TASK REQUIREMENTS: Nothing but the lines from the line with "How far away" through the end of the data is to be copied, and each is to be copied exactly.

** begin DATA FOR THIS TASK **

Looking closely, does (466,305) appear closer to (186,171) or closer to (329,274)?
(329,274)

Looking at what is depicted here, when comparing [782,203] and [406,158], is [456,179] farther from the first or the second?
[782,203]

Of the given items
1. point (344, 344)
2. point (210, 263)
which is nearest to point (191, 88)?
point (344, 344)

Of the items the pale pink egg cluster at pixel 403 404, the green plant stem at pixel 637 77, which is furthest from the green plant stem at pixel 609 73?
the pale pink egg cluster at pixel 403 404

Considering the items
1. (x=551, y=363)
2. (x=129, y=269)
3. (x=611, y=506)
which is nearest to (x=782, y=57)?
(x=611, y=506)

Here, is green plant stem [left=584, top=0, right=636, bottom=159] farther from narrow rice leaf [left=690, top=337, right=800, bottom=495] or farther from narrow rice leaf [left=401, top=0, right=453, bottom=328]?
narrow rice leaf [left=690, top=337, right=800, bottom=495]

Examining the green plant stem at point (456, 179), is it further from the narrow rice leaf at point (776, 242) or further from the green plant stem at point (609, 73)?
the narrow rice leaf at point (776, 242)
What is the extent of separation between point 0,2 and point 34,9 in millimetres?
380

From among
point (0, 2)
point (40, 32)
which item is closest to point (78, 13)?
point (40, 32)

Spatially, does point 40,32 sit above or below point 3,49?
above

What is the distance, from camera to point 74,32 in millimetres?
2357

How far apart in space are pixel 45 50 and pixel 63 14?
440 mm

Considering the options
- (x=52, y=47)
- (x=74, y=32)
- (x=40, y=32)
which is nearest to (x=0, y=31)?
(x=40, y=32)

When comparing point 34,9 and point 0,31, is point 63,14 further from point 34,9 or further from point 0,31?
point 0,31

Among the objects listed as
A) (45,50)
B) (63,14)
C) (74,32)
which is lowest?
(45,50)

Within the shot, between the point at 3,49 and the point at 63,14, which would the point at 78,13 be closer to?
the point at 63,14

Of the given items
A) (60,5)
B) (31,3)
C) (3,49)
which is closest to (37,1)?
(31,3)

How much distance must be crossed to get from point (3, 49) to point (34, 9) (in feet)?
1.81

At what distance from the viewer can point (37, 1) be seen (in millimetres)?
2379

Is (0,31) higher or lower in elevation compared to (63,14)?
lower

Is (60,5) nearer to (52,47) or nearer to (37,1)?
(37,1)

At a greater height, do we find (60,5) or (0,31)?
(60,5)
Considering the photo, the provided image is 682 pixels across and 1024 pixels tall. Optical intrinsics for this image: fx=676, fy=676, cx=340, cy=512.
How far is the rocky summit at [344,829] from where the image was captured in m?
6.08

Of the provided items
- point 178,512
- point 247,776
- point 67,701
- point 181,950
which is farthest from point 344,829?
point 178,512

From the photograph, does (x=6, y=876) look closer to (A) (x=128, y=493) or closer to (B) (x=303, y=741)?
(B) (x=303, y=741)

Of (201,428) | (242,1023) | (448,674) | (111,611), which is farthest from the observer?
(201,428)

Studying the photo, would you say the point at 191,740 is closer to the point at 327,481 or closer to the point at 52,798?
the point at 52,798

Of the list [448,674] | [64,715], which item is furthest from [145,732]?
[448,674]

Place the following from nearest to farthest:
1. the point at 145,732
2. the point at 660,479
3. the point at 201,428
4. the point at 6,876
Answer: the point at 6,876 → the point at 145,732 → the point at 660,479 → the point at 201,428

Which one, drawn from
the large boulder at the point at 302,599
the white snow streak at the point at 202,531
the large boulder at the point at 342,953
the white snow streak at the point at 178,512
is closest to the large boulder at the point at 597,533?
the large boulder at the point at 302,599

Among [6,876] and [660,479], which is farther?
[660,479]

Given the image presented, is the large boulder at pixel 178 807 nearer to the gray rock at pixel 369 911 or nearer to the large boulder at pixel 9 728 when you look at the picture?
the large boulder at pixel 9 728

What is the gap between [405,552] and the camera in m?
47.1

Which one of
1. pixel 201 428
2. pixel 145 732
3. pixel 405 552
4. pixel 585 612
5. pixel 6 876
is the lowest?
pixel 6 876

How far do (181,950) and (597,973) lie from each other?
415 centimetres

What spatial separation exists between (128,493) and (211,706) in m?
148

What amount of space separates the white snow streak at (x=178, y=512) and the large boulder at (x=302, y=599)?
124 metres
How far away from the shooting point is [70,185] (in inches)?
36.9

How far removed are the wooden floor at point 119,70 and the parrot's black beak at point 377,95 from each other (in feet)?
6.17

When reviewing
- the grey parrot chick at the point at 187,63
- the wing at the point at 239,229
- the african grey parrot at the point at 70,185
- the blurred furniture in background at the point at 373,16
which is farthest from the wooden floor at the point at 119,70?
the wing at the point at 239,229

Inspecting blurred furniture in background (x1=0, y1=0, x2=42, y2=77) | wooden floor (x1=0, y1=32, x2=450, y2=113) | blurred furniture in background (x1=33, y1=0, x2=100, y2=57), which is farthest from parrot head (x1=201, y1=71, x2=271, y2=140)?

** end DATA FOR THIS TASK **

THE OUTPUT:
How far away from the shooting point is [70,185] (in inches)?
36.9

How far removed are the wooden floor at point 119,70 and the parrot's black beak at point 377,95 from each other (in feet)?
6.17

When reviewing
- the grey parrot chick at the point at 187,63
- the wing at the point at 239,229
- the african grey parrot at the point at 70,185
- the blurred furniture in background at the point at 373,16
which is farthest from the wooden floor at the point at 119,70?
the wing at the point at 239,229

Inspecting blurred furniture in background (x1=0, y1=0, x2=42, y2=77) | wooden floor (x1=0, y1=32, x2=450, y2=113) | blurred furniture in background (x1=33, y1=0, x2=100, y2=57), which is farthest from parrot head (x1=201, y1=71, x2=271, y2=140)?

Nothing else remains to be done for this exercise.